══ Extrait du texte ══
Table ronde de conclusion : "Et le "Tous Capables" ?" 

Par Françoise Solliec

Soutien scolaire, accompagnement scolaire, accompagnement à la scolarité, aide aux devoirs, réussite éducative… Est-on en mesure aujourd’hui de voir clair dans l’empilement des dispositifs et de tirer des leçons des quelques évaluations existantes ? Comment mieux travailler avec les accompagnateurs ? Quelques questions auxquelles les intervenants à la table ronde « Quel avenir pour l’accompagnement ? », qui clôturait les rencontres de Saint-Denis, ont tenté d’apporter des réponses.


Bruno Suchaut : l’évaluation des politiques d’accompagnement
Bruno SuchautTous ces dispositifs se placent au centre d’une école en pleine transformation (temps et rythme scolaire, évolutions des programmes, relations avec les partenaires), dans un contexte général de baisse de qualité des apprentissages, évaluée sur 7 ans au travers des enquêtes internationales Pirls et Pisa, mais aussi sans doute confirmée par une enquête de la DEPP qui a fait reprendre en 2007 des questionnaires posés aux élèves en 1987. Cette baisse, qui porte surtout sur une compréhension de l’écrit, pose clairement la question de l’utilisation et l’efficience des moyens attribués (qui se situent dans la moyenne des pays de l’OCDE).
Il faut cependant noter que cette baisse de performances est due à l’augmentation de la proportion d’élèves faibles, dont le niveau de compétences est bas. Si l’on regarde les résultats des seuls élèves à l’heure ou en avance, la France se place alors très honorablement. Notre système éducatif renforce donc les différences d’acquisitions des élèves tout au long de leur parcours. Il est pourtant plutôt équitable (un tronc commun long, une ségrégation jusqu’à maintenant limitée) et le collège unique est une structure favorable à l’élévation du niveau moyen et au lissage des inégalités.
Il faut aussi noter un échec relatif des mesures institutionnelles de lutte contre l’échec scolaire, qu’on parle de la politique des ZEP, de la politique des cycles en primaire ou des dispositifs d’aide. Les effets moyens en sont quasi-nuls mais, à une échelle plus locale, on peut repérer des effets parfois efficaces, parfois destructeurs.
Pourquoi cet échec ?
Pour Bruno Suchaut, la raison première en est la défaillance du pilotage dans le suivi des mesures (mise en place des projets d’école ou de la politique de cycles par exemple), ainsi que le manque de cohérence et de lisibilité des mesures. Il estime aussi que trop peu d’évaluations ont été réalisées.
═══
# Consigne
Pouvez-vous reproduire à l'identique le passage de l'extrait sur l'accompagnement scolaire qui va de « Il faut aussi » jusqu'à « ont été réalisées. » inclus ?
══ Entrées extraites ══
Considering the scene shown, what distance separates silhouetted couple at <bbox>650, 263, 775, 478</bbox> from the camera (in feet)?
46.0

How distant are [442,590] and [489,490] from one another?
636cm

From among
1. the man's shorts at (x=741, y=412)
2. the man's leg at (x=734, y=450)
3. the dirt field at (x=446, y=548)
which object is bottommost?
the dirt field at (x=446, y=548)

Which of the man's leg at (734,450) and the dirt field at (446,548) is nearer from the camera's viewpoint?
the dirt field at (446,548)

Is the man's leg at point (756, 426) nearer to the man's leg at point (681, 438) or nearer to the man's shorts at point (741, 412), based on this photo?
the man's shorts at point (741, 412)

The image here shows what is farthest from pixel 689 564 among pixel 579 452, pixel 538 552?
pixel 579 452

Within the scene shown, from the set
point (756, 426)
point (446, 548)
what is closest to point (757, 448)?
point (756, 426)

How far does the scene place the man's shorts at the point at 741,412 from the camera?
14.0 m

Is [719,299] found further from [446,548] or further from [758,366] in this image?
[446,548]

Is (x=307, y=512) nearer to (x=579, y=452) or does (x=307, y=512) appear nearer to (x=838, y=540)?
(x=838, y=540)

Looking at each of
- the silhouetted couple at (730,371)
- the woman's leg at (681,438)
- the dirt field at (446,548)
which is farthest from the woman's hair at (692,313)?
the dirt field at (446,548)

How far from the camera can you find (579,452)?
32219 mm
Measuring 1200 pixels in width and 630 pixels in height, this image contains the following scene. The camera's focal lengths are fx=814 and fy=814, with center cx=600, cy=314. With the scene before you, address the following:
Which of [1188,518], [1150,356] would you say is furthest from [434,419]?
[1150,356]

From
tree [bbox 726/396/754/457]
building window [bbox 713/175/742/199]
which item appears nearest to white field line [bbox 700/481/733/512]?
═══
# Travail réalisé
Il faut aussi noter un échec relatif des mesures institutionnelles de lutte contre l’échec scolaire, qu’on parle de la politique des ZEP, de la politique des cycles en primaire ou des dispositifs d’aide. Les effets moyens en sont quasi-nuls mais, à une échelle plus locale, on peut repérer des effets parfois efficaces, parfois destructeurs.
Pourquoi cet échec ?
Pour Bruno Suchaut, la raison première en est la défaillance du pilotage dans le suivi des mesures (mise en place des projets d’école ou de la politique de cycles par exemple), ainsi que le manque de cohérence et de lisibilité des mesures. Il estime aussi que trop peu d’évaluations ont été réalisées.